Politics and Your Practice: Too Many Doctors In The House?

September 1, 2006
Ken Karpay

Is America really facing a physician shortage?


The debate over whether the U.S. has too many physicians reminds me of the joke about the scientist studying the jumping capabilities of bullfrogs.

He sets a bullfrog on a table and says, “Jump, frog, jump.” The frog jumps 10 feet, which the scientist notes in his journal. The scientist then cuts off the bullfrog’s back legs and says, “Jump, frog, jump.” It jumps five feet, which again is noted. The scientist removes its remaining legs. “Jump, frog, jump,” the scientist directs.

This time the frog does not move.

“Frog deaf,” the scientist writes.

Earlier this year, the Association of American Medical Colleges (AAMC) called for a 30 percent increase in U.S. medical school enrollment. Several years of flat enrollment has raised concern that our nation will soon experience a dearth of physicians.

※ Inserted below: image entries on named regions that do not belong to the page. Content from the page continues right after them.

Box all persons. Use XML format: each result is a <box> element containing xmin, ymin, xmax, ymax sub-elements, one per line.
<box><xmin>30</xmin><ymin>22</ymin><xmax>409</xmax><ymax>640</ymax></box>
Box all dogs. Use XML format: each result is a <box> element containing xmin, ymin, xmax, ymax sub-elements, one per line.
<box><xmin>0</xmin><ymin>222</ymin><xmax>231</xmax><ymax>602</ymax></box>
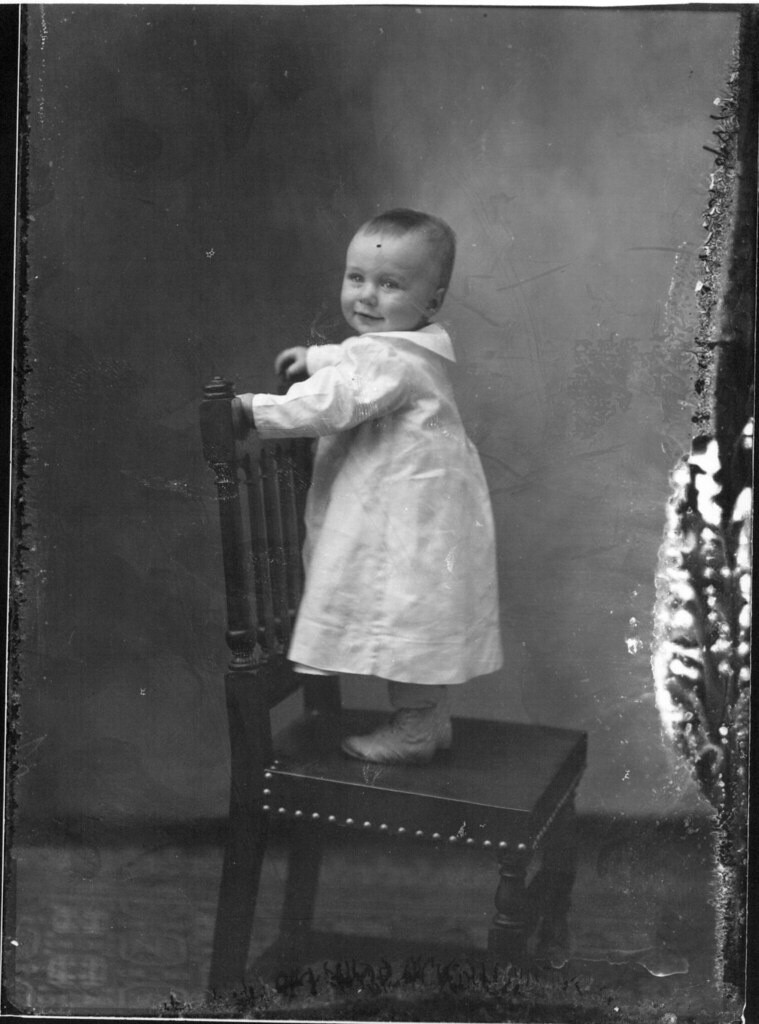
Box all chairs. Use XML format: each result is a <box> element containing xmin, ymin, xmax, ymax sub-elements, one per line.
<box><xmin>200</xmin><ymin>376</ymin><xmax>587</xmax><ymax>1016</ymax></box>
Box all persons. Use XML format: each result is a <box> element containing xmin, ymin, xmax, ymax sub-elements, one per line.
<box><xmin>234</xmin><ymin>208</ymin><xmax>502</xmax><ymax>764</ymax></box>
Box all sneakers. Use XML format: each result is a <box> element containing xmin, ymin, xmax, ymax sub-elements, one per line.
<box><xmin>434</xmin><ymin>721</ymin><xmax>453</xmax><ymax>750</ymax></box>
<box><xmin>340</xmin><ymin>720</ymin><xmax>435</xmax><ymax>765</ymax></box>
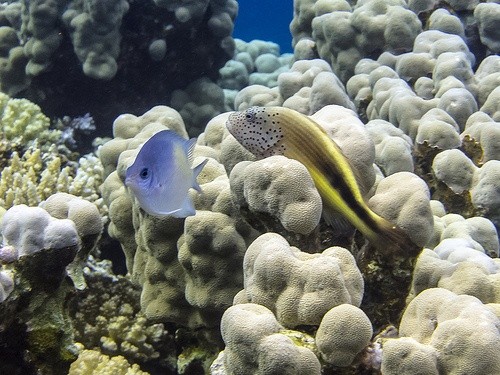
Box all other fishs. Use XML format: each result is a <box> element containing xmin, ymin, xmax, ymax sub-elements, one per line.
<box><xmin>226</xmin><ymin>107</ymin><xmax>422</xmax><ymax>261</ymax></box>
<box><xmin>126</xmin><ymin>130</ymin><xmax>208</xmax><ymax>220</ymax></box>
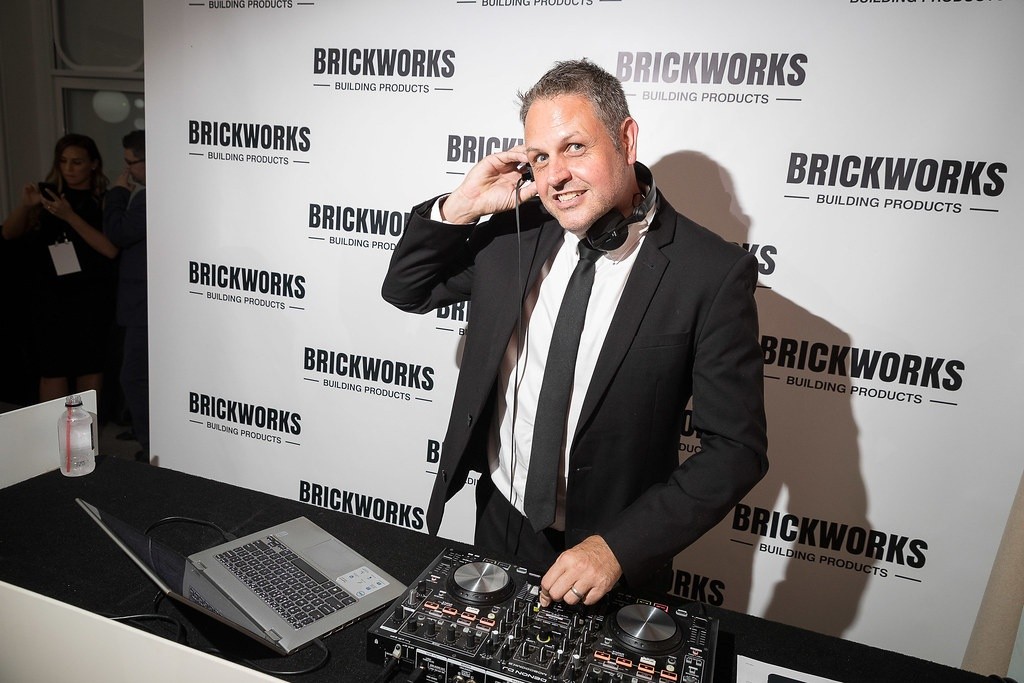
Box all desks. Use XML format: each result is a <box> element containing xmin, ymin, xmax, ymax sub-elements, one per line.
<box><xmin>0</xmin><ymin>455</ymin><xmax>1018</xmax><ymax>683</ymax></box>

The AAMC’s recommendation was met with objections. Writing in The New York Times, David C. Goodman, professor of pediatrics at Dartmouth Medical School, suggested that we in fact have too many doctors. Healthcare quality “does not rise along with the number of doctors,” he argued, citing several studies. Goodman makes some valid points. Simply training more physicians will not necessarily result in better outcomes. But like the scientist, Goodman is missing the point. His well-reasoned piece implicitly blames physicians for “accelerating costs, poor quality of care, and the rising ranks of the uninsured.” It’s wrong for anyone to draw that conclusion. Physicians are not to blame for our healthcare system’s shortcomings.

One shortcoming is the rising ranks of uninsured. It’s good to see that more than a dozen states are experimenting with ways to reduce this number.

“To me, healthcare is a fundamental right,” says Illinois Governor Rod R. Blagojevich. Last winter, he pushed his legislature to enact a program that will guarantee access to health insurance to all Illinois children. Federal programs now cover all but 250,000 Illinois children. With Blagojevich’s prodding, most of those should be covered, paid for by fees from families, federal dollars, and reductions in other state programs. Such efforts are playing out elsewhere as state lawmakers across the country face tightening budgets caused by rising healthcare costs and and a political environment that is making inaction less desirable.

In Massachusetts, Gov. Mitt Romney - a likely candidate for the 2008 Republican presidential nomination - pushed a measure that provides for near-universal coverage in his state. It requires everyone to purchase insurance, and it provides a market for the poor.

Romney insists the new law will reduce costs without necessitating new taxes or onerous government oversight.

Similar efforts are underway in several other states. For years, consumers, voters, and state officials expected that any movement toward universal coverage would come through federal action. But with conservatives running the White House and Congress, pressure is building for the states to act.

Clever politicians like Romney, Blagovevich, and others see federal inaction as an opportunity for them.

So long as policies are clear, and funding is secure, these state programs are a step in the right direction for both consumers and physicians. As more Americans find themselves without healthcare coverage, the likelihood grows that federal policymakers will accede to physicians’ requests on a variety of topics, such as reimbursement and insurance malpractice caps. Easing the number of Americans without healthcare coverage will help millions of Americans live better lives - no matter how many doctors we have.